A Comparison of High-Dose Cytarabine During Induction Versus Consolidation Therapy in Newly Diagnosed AML.

The proportion of patients with acute myeloid leukemia (AML) cured is increased by administering high-dose cytarabine (HiDAC). It remains uncertain whether to administer HiDAC as induction or consolidation, and whether ≥1 cycle of HiDAC is required. Our retrospective study of 416 adult AML patients, excluding good risk cytogenetics, compared a single cycle of HiDAC-based therapy followed by 2 cycles of standard-dose cytarabine (SDAC) (HiDAC induction cohort) with SDAC-based chemotherapy followed by 2 cycles of HiDAC-based chemotherapy (HiDAC consolidation cohort). Complete remission (CR) rate was greater in the HiDAC induction cohort (90% vs 78%, P < 0.01) which did not lead to an improved overall survival (48% vs 43%, P = 0.18) or disease-free survival (DFS) (39% vs 45%, P = 0.95).
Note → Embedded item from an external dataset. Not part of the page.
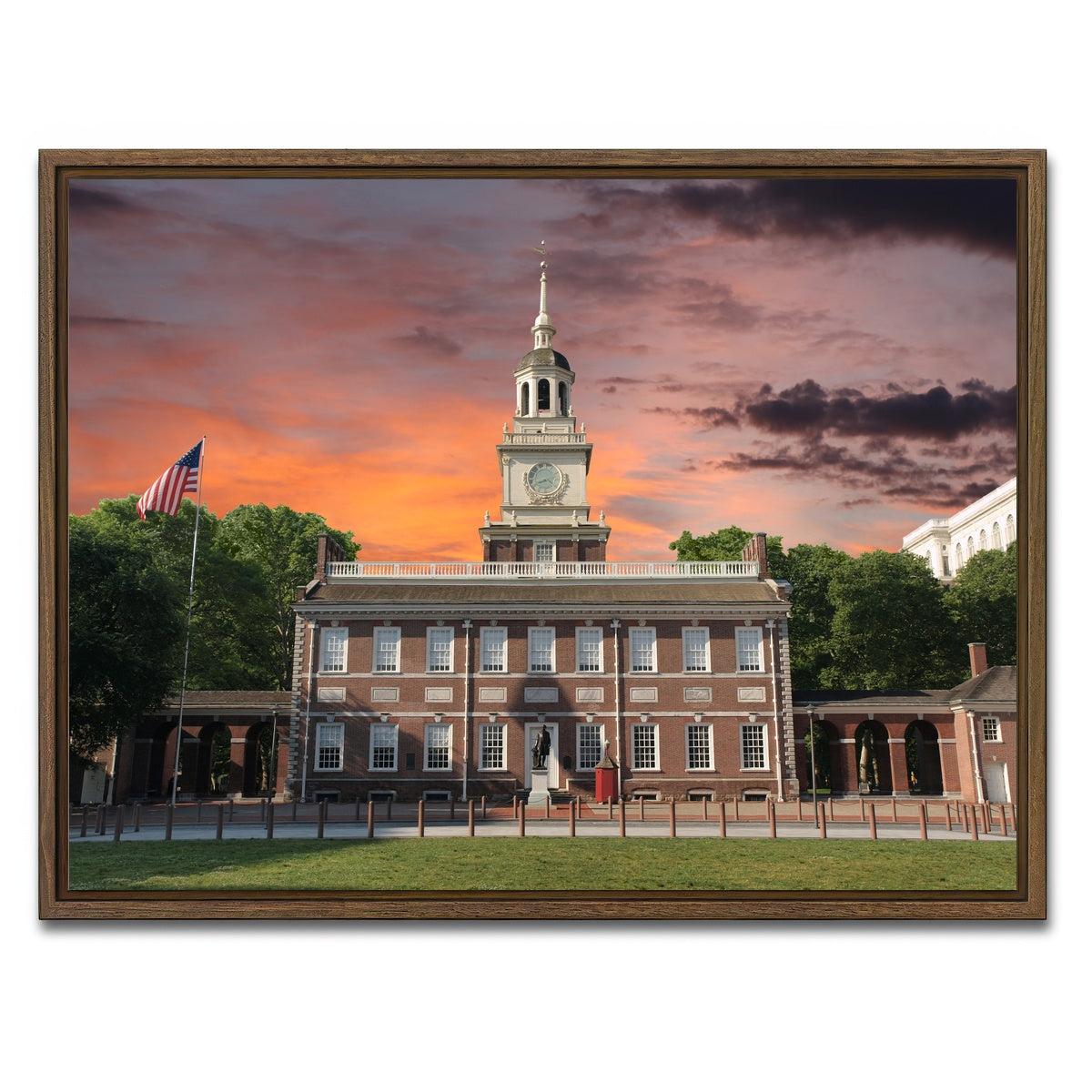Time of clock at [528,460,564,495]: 8:21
We noted that, after censoring for allogeneic hematopoetic stem cell transplant (alloHSCT) in CR1, the cumulative incidence of relapse was lower in the HiDAC consolidation cohort in patients with intermediate risk cytogenetics (68% vs 44%, P = 0.01), which lead to a greater DFS (30% vs 47%, P = 0.095). In the patients with adverse risk cytogenetics, the RR was numerically greater in the HiDAC consolidation cohort (52% vs 80%, P = 0.60) which lead to a lower DFS (27% vs 4%, P = 0.11). Our data show that, although the HiDAC induction cohort (1 cycle of HiDAC) achieved a greater CR rate, there were no overall survival differences between the 2 cohorts, and that the HiDAC consolidation cohort (2 cycles of HiDAC) had a lower RR and greater DFS in those patients with intermediate risk cytogenetics who did not undergo alloHSCT in CR1.